Work item A
In the subarray sum page, what data structure does Solution2 use to make each check take constant time?

Text block
* * *
Maximum Size Subarray Sum Equals k

This is the solution about Leetcode-Maximum Subarray.

Description

Given an array nums and a target value k, find the maximum length of a subarray that sums to k. If there isn’t one, return 0 instead.

Note:
The sum of the entire nums array is guaranteed to fit within the 32-bit signed integer range.

Example 1:
Given nums = [1, -1, 5, -2, 3], k = 3,
return 4. (because the subarray [1, -1, 5, -2] sums to 3 and is the longest)

Example 2:
Given nums = [-2, -1, 2, 1], k = 1,
return 2. (because the subarray [-1, 2] sums to 1 and is the longest)

Follow Up:
Can you do it in O(n) time?

Solution

Analysis

Solution1

Try all possible combinations and get the maximum one.
Time complexity is O(n^2)

Solution2

The main point is we store the sum of 0 - i elements for each location in array. Then we only need to check if sum[j] - sum[i] == k, it represents the sum of i+1 to j.
We use HashMap to get the constant time for the check stuff.
Time complexity is O(n+n+n)
* * *
Source material
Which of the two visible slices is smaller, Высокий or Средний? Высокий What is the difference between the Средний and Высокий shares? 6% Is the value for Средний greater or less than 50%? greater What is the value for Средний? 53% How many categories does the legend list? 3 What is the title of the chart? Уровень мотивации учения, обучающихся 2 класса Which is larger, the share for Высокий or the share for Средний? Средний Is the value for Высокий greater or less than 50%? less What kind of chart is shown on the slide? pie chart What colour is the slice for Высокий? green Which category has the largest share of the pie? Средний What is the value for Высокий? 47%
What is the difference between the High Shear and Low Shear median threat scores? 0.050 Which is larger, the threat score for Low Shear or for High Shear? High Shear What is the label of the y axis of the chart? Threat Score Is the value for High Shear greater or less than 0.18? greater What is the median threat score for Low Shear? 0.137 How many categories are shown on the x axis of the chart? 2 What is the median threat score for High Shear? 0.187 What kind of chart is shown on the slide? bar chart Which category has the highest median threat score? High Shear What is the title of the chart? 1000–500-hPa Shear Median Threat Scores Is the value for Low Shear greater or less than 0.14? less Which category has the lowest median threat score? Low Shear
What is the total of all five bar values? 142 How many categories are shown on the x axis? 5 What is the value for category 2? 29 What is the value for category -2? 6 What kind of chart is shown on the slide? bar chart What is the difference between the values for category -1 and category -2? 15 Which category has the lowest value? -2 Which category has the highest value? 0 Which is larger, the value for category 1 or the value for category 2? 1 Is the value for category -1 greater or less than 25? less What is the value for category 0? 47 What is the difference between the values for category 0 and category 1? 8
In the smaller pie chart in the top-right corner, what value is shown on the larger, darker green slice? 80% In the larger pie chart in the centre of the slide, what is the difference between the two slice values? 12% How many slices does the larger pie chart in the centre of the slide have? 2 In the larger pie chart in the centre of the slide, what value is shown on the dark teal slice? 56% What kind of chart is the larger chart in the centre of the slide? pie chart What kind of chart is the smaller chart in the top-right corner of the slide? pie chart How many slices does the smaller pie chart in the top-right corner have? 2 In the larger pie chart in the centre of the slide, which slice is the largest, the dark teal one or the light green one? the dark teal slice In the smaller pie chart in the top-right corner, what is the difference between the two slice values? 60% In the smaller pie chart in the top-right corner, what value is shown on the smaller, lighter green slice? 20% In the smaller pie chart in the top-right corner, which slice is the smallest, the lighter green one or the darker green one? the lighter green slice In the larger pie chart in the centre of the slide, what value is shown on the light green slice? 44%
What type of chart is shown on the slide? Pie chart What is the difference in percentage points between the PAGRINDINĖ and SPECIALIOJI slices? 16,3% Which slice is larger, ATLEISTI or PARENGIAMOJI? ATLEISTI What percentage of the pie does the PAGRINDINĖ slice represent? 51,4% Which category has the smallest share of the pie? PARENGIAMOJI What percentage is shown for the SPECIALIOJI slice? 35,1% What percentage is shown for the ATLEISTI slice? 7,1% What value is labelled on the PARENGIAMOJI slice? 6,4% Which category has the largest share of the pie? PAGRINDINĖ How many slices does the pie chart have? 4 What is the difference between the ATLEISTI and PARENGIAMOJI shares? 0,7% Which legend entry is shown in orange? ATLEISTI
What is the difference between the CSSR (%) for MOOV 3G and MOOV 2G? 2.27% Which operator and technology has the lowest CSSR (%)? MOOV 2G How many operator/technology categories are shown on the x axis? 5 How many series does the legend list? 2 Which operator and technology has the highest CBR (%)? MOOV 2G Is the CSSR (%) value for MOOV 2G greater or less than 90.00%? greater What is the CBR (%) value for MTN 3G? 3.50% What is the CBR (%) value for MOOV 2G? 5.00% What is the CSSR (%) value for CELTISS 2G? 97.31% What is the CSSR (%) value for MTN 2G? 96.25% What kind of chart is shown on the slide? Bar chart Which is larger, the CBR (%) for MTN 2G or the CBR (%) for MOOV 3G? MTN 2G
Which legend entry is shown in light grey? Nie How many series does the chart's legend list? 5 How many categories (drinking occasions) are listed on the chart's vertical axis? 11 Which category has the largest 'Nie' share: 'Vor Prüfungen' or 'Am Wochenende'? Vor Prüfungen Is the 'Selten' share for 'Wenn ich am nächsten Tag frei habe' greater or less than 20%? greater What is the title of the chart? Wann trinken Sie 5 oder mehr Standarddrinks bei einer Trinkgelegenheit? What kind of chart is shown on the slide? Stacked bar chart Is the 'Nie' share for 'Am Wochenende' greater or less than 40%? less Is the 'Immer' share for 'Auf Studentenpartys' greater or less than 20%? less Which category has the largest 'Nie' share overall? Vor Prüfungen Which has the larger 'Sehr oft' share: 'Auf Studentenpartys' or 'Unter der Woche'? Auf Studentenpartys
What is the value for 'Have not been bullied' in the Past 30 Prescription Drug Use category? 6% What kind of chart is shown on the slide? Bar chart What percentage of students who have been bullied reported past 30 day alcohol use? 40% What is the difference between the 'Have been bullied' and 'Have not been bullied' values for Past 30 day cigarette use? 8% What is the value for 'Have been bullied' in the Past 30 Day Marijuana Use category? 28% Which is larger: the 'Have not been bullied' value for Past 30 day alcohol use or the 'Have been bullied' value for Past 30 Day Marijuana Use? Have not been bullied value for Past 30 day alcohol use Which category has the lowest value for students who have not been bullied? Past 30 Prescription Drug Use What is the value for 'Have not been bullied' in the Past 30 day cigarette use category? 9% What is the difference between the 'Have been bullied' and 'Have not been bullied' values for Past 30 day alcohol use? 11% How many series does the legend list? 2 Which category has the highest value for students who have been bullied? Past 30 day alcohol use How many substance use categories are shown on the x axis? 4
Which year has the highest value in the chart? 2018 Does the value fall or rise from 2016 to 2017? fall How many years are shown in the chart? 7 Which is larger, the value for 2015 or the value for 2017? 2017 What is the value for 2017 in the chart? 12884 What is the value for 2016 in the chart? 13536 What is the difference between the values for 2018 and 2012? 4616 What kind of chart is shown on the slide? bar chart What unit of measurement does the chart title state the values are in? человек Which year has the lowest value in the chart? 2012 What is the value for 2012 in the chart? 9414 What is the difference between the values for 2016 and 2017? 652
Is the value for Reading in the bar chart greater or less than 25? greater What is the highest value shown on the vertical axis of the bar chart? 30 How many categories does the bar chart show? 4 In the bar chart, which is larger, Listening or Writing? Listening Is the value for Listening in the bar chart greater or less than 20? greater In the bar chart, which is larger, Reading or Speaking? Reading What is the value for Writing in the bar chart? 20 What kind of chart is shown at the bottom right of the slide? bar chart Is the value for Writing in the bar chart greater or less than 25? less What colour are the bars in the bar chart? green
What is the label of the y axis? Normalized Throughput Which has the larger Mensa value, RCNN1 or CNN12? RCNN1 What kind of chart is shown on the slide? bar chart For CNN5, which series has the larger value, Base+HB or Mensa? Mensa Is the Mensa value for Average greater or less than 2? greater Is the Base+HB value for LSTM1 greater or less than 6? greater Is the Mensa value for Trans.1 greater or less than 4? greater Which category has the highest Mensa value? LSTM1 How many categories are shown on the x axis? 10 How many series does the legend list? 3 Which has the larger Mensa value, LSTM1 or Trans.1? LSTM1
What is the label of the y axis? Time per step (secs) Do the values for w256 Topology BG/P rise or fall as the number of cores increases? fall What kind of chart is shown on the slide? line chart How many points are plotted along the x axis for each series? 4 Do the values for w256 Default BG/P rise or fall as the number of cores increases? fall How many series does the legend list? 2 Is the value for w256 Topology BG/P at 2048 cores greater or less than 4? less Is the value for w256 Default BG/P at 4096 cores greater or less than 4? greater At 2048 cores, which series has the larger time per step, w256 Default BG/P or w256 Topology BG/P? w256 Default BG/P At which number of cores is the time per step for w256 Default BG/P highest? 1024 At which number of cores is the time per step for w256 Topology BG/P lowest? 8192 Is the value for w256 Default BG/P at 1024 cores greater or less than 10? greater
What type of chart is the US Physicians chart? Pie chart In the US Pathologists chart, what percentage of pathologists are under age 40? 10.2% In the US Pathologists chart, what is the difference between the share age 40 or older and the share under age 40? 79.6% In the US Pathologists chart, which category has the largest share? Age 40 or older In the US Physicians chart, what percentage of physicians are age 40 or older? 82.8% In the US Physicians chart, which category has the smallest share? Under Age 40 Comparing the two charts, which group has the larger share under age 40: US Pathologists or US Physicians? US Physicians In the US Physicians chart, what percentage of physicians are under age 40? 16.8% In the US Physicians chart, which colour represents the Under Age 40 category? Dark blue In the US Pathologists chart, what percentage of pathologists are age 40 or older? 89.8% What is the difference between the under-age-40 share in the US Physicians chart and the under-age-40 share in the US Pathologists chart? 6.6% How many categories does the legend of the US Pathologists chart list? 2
* * *
Work item B
Quote the lines of the listing starting at its first line and ending at the line that contains "What is the difference between the High", with both of those lines included and nothing else.

Answer space A
A HashMap.

Answer space B
Which of the two visible slices is smaller, Высокий or Средний? Высокий What is the difference between the Средний and Высокий shares? 6% Is the value for Средний greater or less than 50%? greater What is the value for Средний? 53% How many categories does the legend list? 3 What is the title of the chart? Уровень мотивации учения, обучающихся 2 класса Which is larger, the share for Высокий or the share for Средний? Средний Is the value for Высокий greater or less than 50%? less What kind of chart is shown on the slide? pie chart What colour is the slice for Высокий? green Which category has the largest share of the pie? Средний What is the value for Высокий? 47%
What is the difference between the High Shear and Low Shear median threat scores? 0.050 Which is larger, the threat score for Low Shear or for High Shear? High Shear What is the label of the y axis of the chart? Threat Score Is the value for High Shear greater or less than 0.18? greater What is the median threat score for Low Shear? 0.137 How many categories are shown on the x axis of the chart? 2 What is the median threat score for High Shear? 0.187 What kind of chart is shown on the slide? bar chart Which category has the highest median threat score? High Shear What is the title of the chart? 1000–500-hPa Shear Median Threat Scores Is the value for Low Shear greater or less than 0.14? less Which category has the lowest median threat score? Low Shear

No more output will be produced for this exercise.